Although food manufacturing was counted among the essential industries at the start of the COVID-19 outbreak, it wasn’t exempt from any challenges. They had to adapt more quickly to ensure that supply never runs out, but at the same time, it only took one infected person to shut down an entire factory. After all, any contaminated product can worsen the contagion. Even months into the pandemic, the world’s evolving situation continues to pose new problems for them. If food manufacturing is to survive, however, adapting won’t be enough. They’ll have to find ways to increase their productivity to bounce back and make up for losses.
There are four specific ways to do that during the pandemic.
Establish Long-Term Protocols
Thinking long-term will save manufacturers from a lot of headaches. While scientists are optimistic about coming up with a vaccine, there’s no telling how far into the future that could be. It’s best to expect that the next five years will still be riddled with health protocols and restrictions you’ll have to comply with. This will enable your entire leadership team to develop sustainable methods for sanitation and protocols when it comes to handling equipment and interacting with others.
Work post-pandemic will still see a huge change in people’s behavior towards hygiene. Anticipate that many businesses and clients will uphold the same sanitation standard to prevent outbreaks in the future. Cultivating this attitude towards your new work protocols will save you time, money, and effort and give you an advantage over your competitors.
Outsource with Care
Now is the time to be more meticulous about the services you outsource. Some of your considerations should include the health and sanitation protocols they follow. Anything less efficient than yours can compromise the quality of your products and services. This is particularly true when it comes to delivering your goods.
Does your contractor equip the drivers with masks, face shields, and sanitation equipment? Do they monitor them diligently using a fleet management system?
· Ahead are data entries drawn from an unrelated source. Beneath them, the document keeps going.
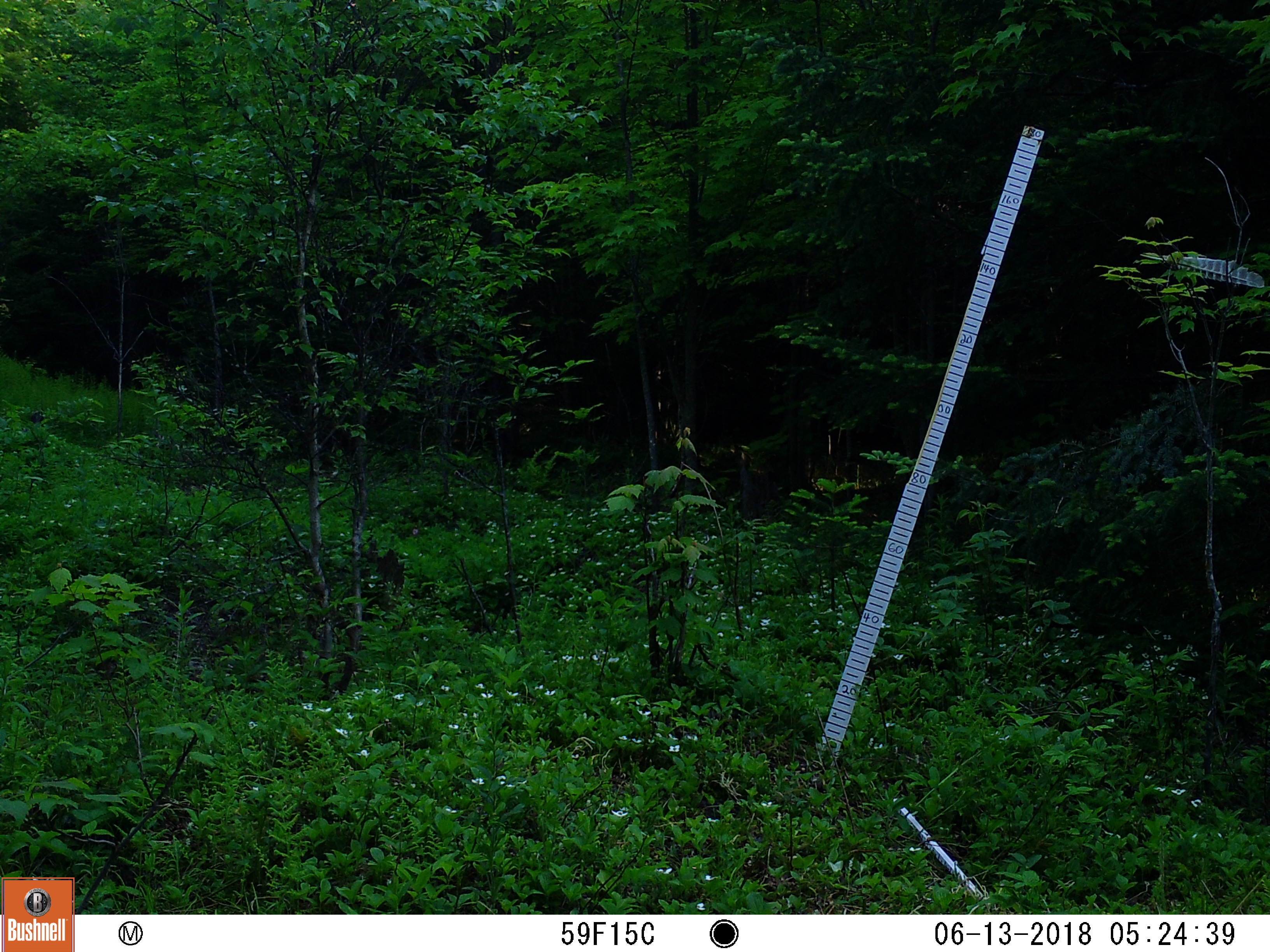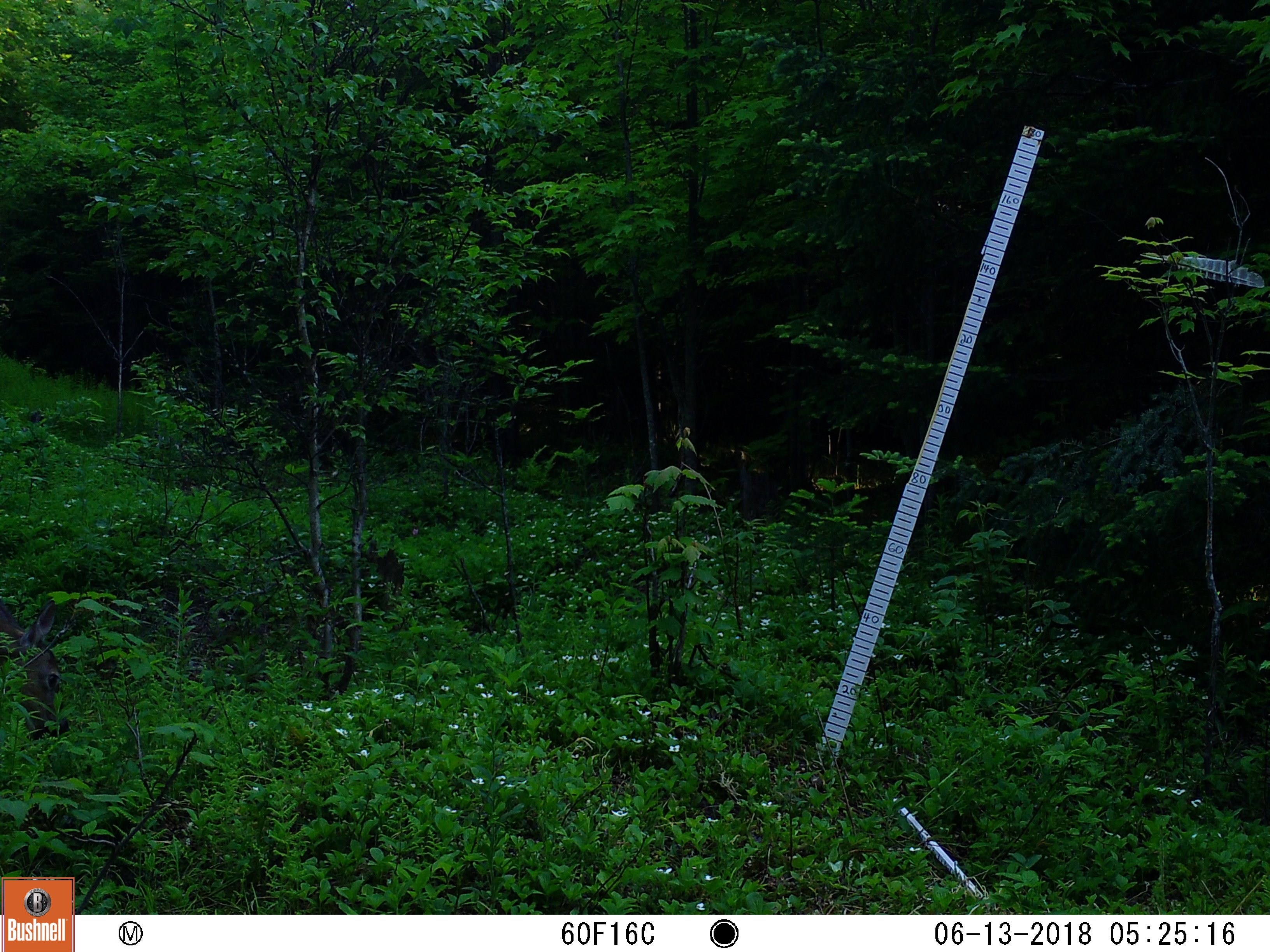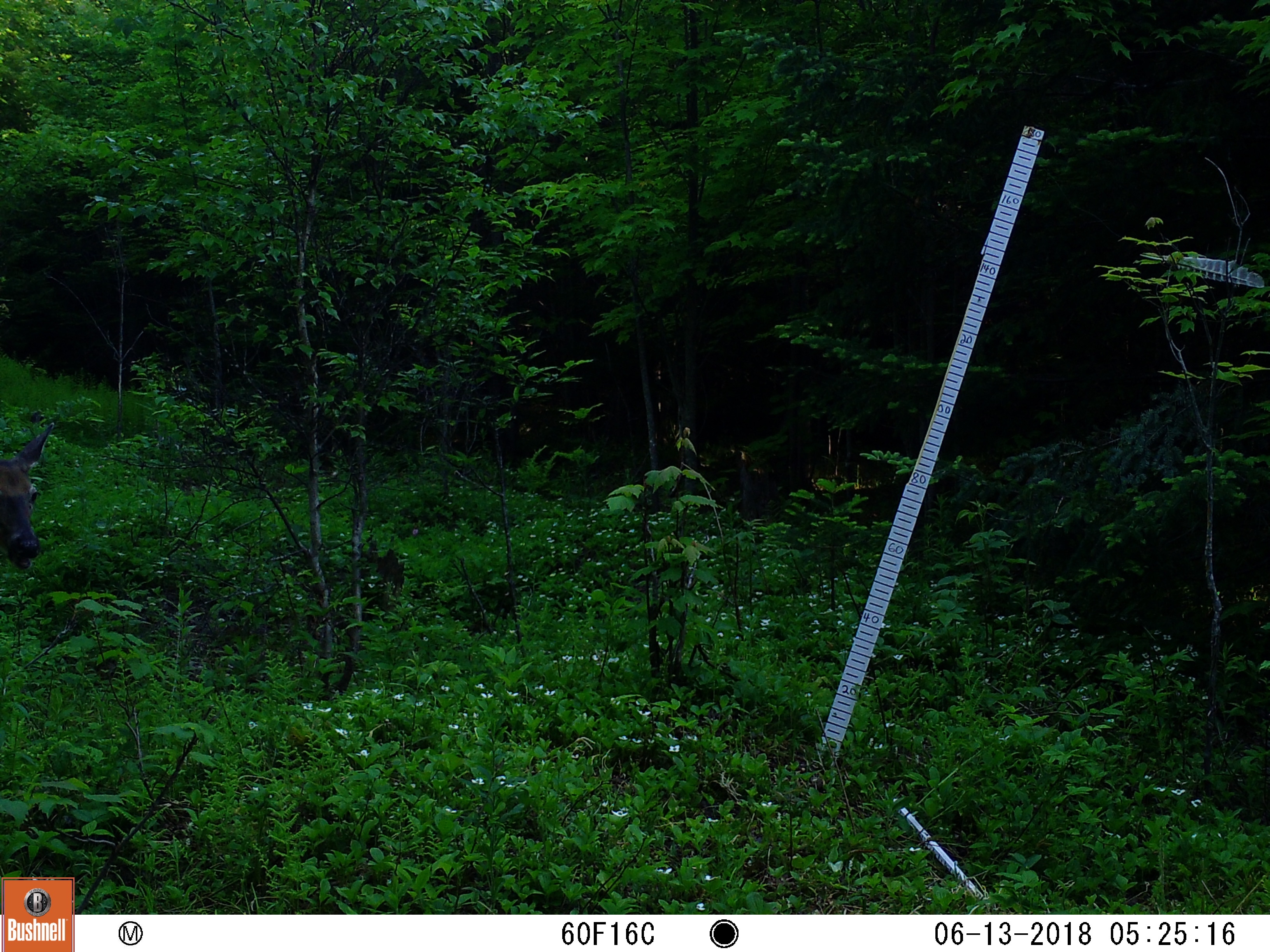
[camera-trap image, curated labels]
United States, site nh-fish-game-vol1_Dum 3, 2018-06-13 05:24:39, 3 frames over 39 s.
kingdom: Animalia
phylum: Chordata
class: Mammalia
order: Artiodactyla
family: Cervidae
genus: Odocoileus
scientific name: Odocoileus virginianus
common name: white-tailed deer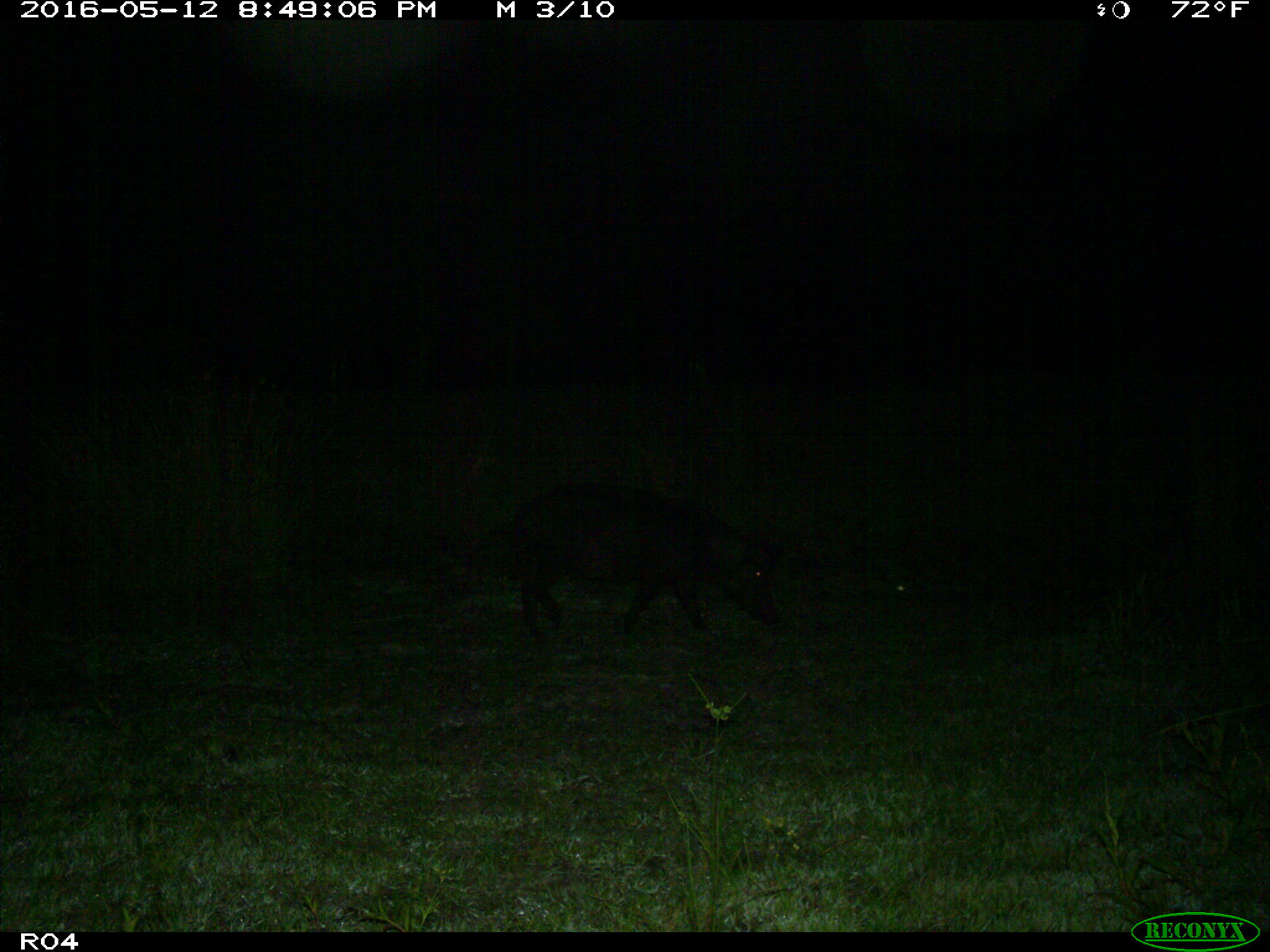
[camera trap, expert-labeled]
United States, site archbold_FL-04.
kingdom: Animalia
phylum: Chordata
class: Mammalia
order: Artiodactyla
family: Suidae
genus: Sus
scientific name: Sus scrofa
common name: wild boar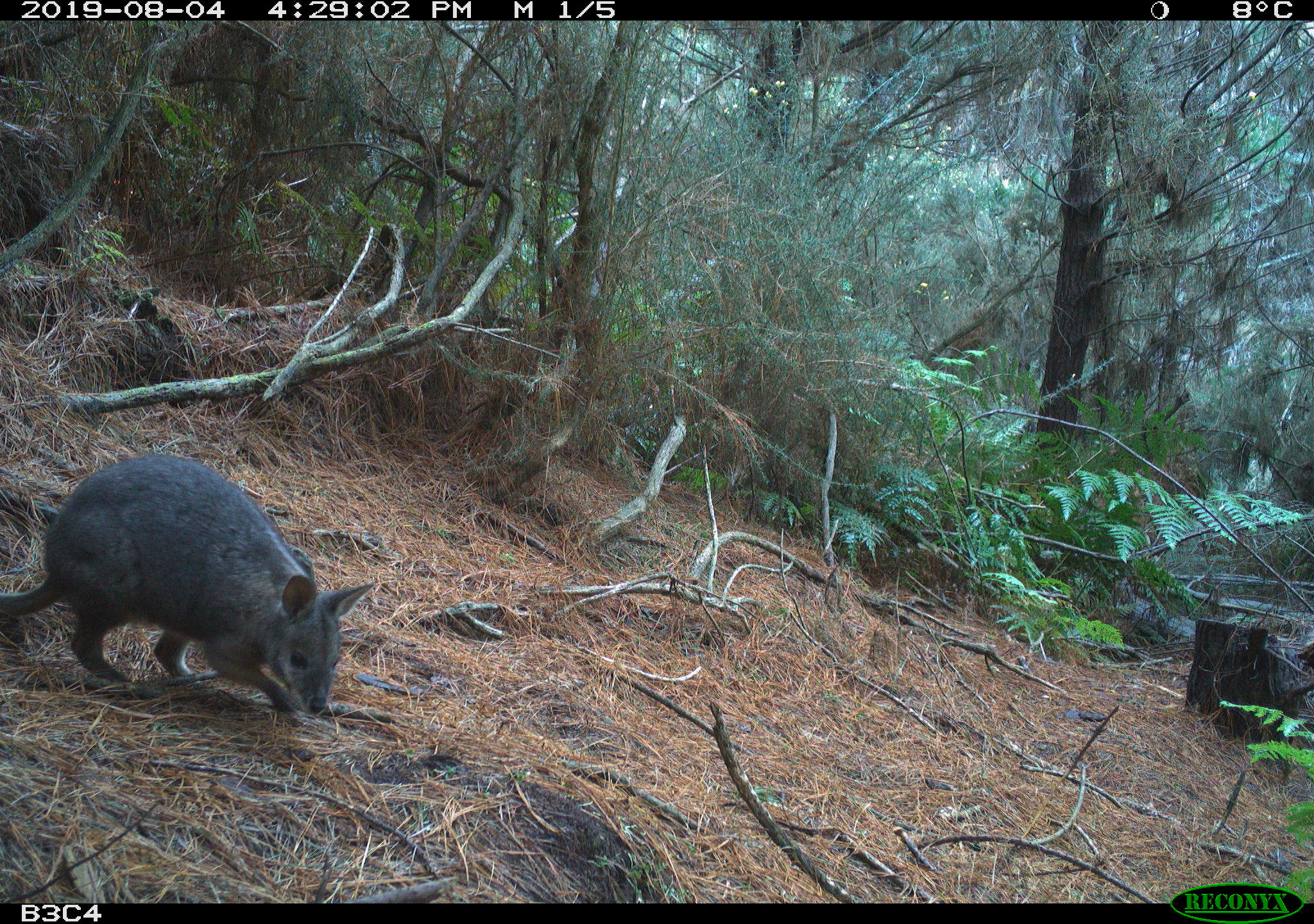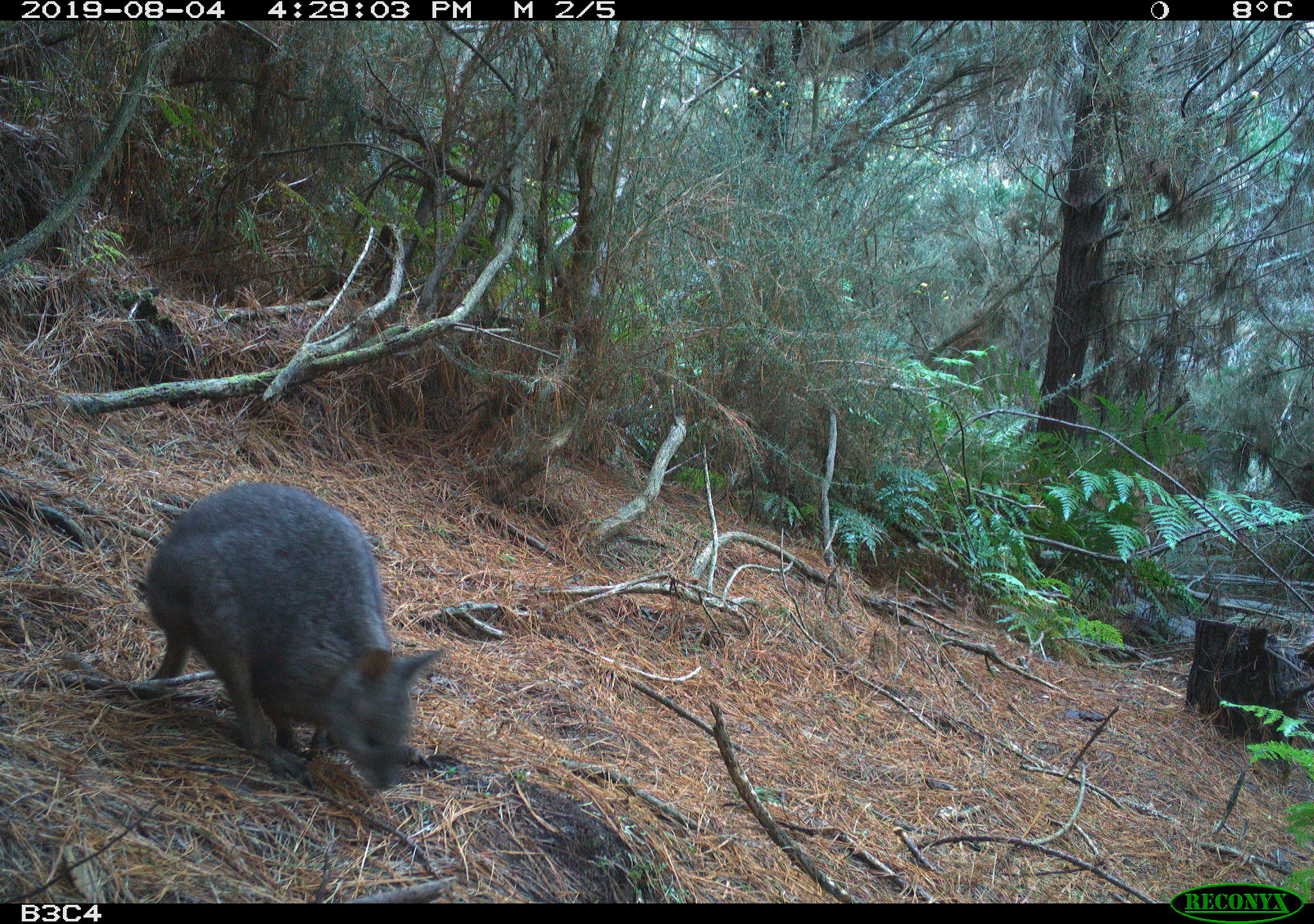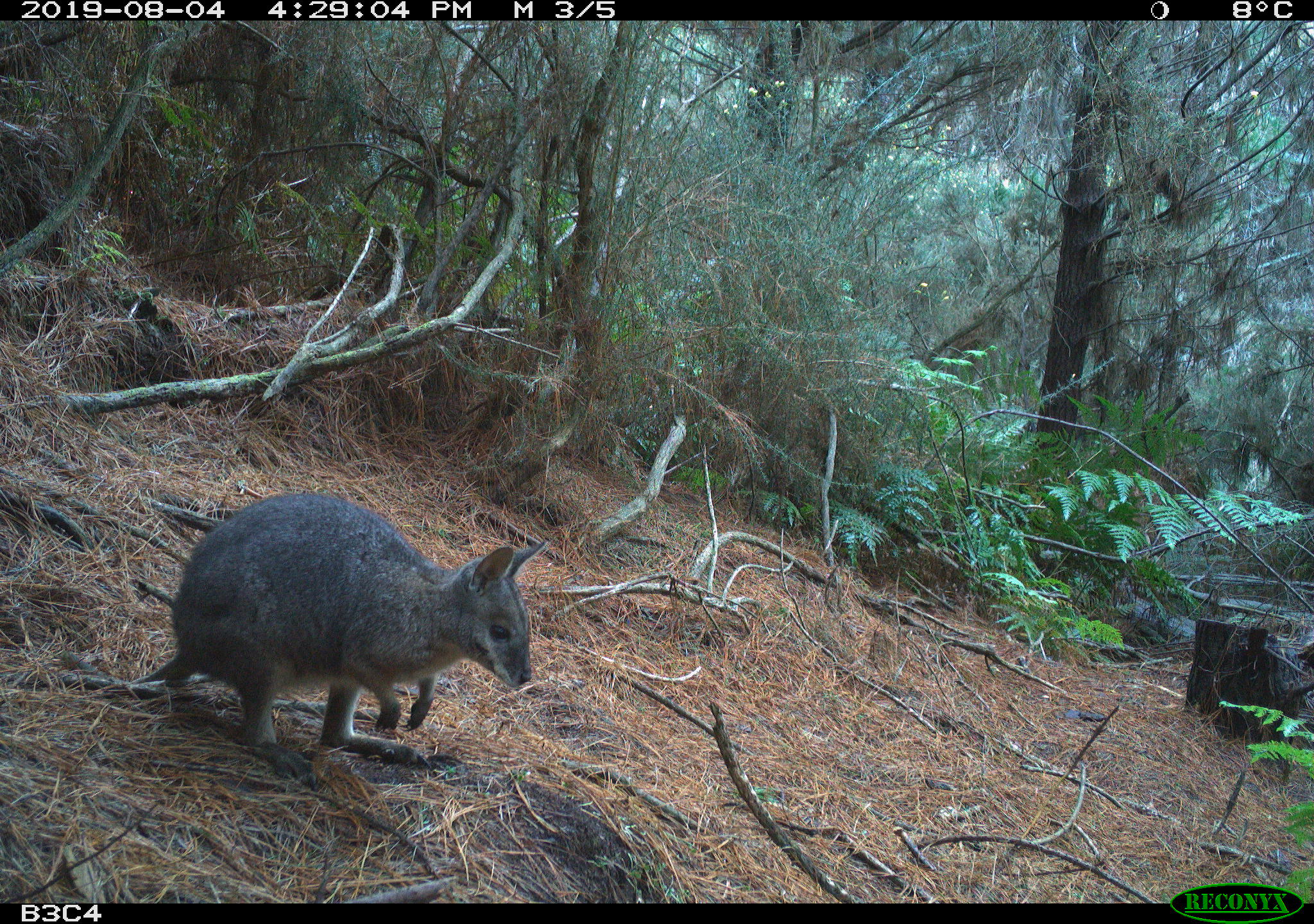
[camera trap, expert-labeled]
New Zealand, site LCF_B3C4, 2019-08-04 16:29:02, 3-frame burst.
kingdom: Animalia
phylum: Chordata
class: Mammalia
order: Diprotodontia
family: Macropodidae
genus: Notamacropus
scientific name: Notamacropus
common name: wallaby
Coordinate with your contractors and have them guarantee the quality of their services. Your safety and productivity rely heavily on the people you choose to work with.
Re-train and Re-equip
Human error is common, especially when new protocols are in place on the manufacturing floor. Don’t expect that one meeting will suffice to change how everybody works. Re-train them if you have to and supervise them well. The more hands-on the leadership team is during the implementation of your new protocols, the easier it will be for everybody to adapt. There’s nothing like human error to slow down your operations, so closing that margin through good leadership will result in a boost in your productivity.
Commit to Preventive Maintenance
Now more than ever, it’s essential to take care of your equipment. Purchasing and shipping new machinery might take longer than usual during a pandemic, and even a half-day of rest can cause major losses.
Coordinate with your engineers and other specialists on how to improve your preventive maintenance. Do you need to schedule more frequent inspections? Do you need more people probing at your equipment? This might cost you, but not as much as a halted operation will.
Productivity Means Everything
It’s not impossible to create improvements even with the restrictions imposed by the pandemic. Work life might never be the same again, but with increased productivity, you might still find an increased demand for your goods.